[Data entries]

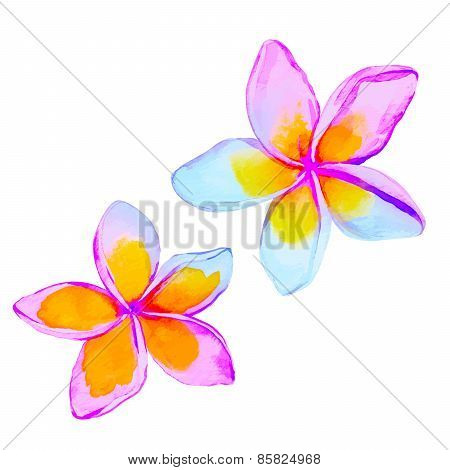 Plumeria / Frangipani Flowers In Watercolor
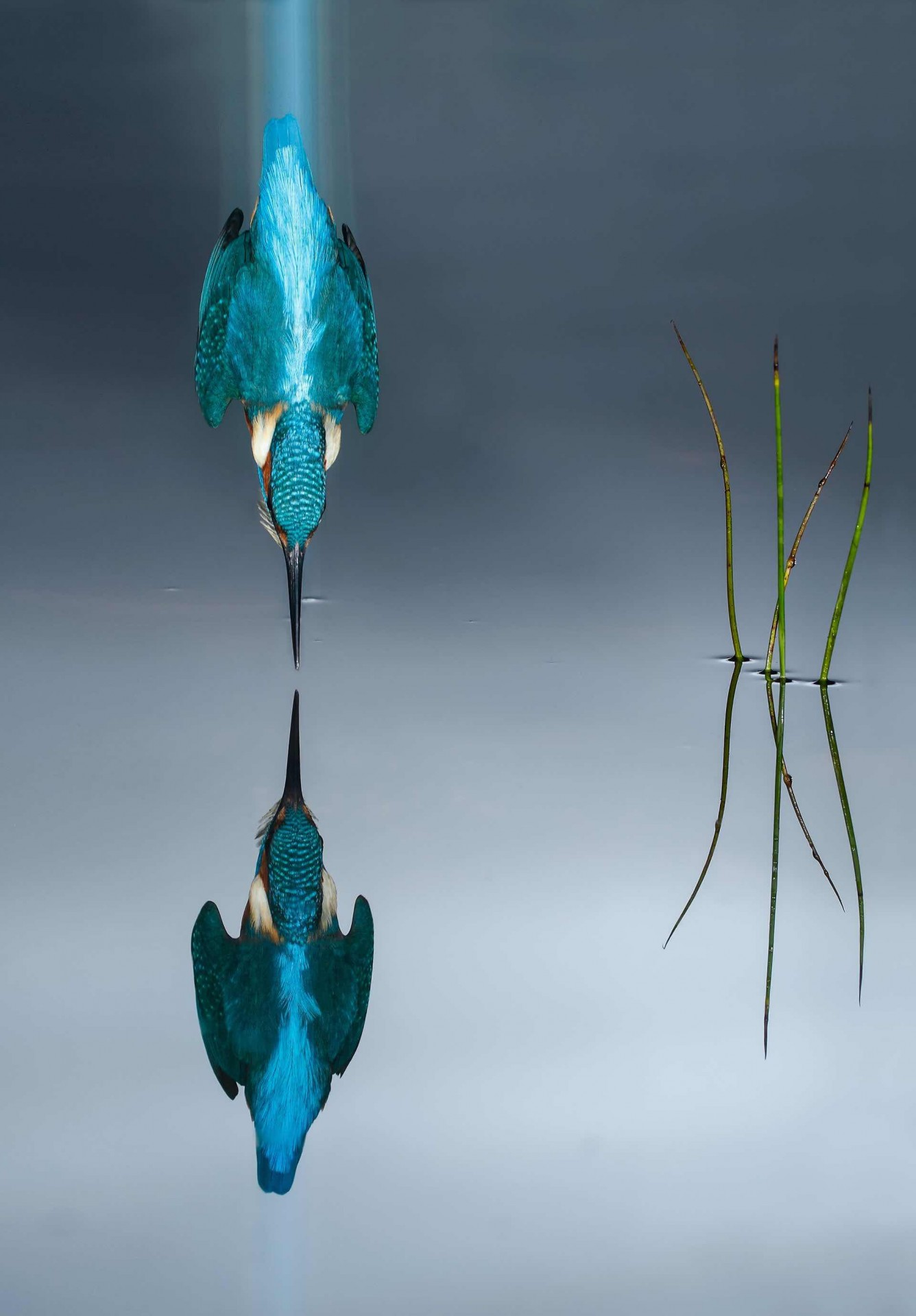 Kingfisher diving, SpainPhoto: Mario Cea Sanchez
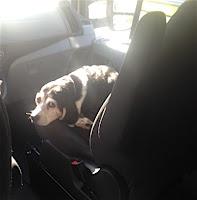Beagle in a Fuse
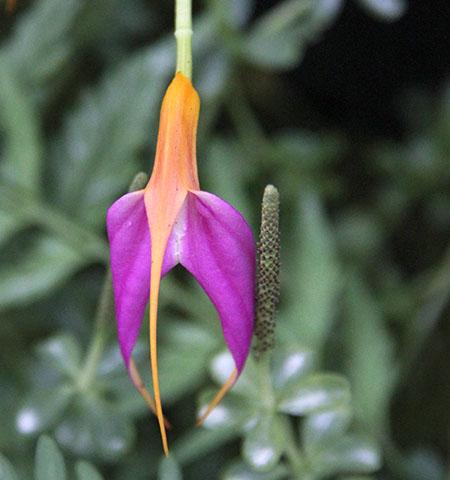PANAMA orchidee  fiori IMG_0736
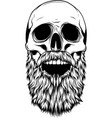 silhouette human skull with beard vector image vector image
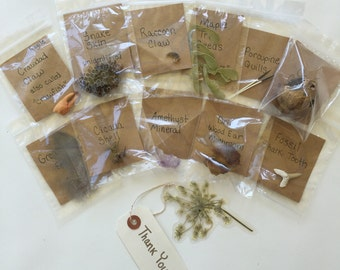 10 Item Nature Curiosity Collection Grab Bag:    Nature Study, Nature Items, Charlotte Mason, Real Nature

WHAT THE TASK REQUIRES: Nothing but the lines from the line containing "Kingfisher diving, SpainPhoto: Mario" through the end of the records belongs in the answer, written out exactly, both ends included, without pictures.

EXERCISE RESPONSE:
 Kingfisher diving, SpainPhoto: Mario Cea Sanchez
Beagle in a Fuse
PANAMA orchidee  fiori IMG_0736
 silhouette human skull with beard vector image vector image
 10 Item Nature Curiosity Collection Grab Bag:    Nature Study, Nature Items, Charlotte Mason, Real Nature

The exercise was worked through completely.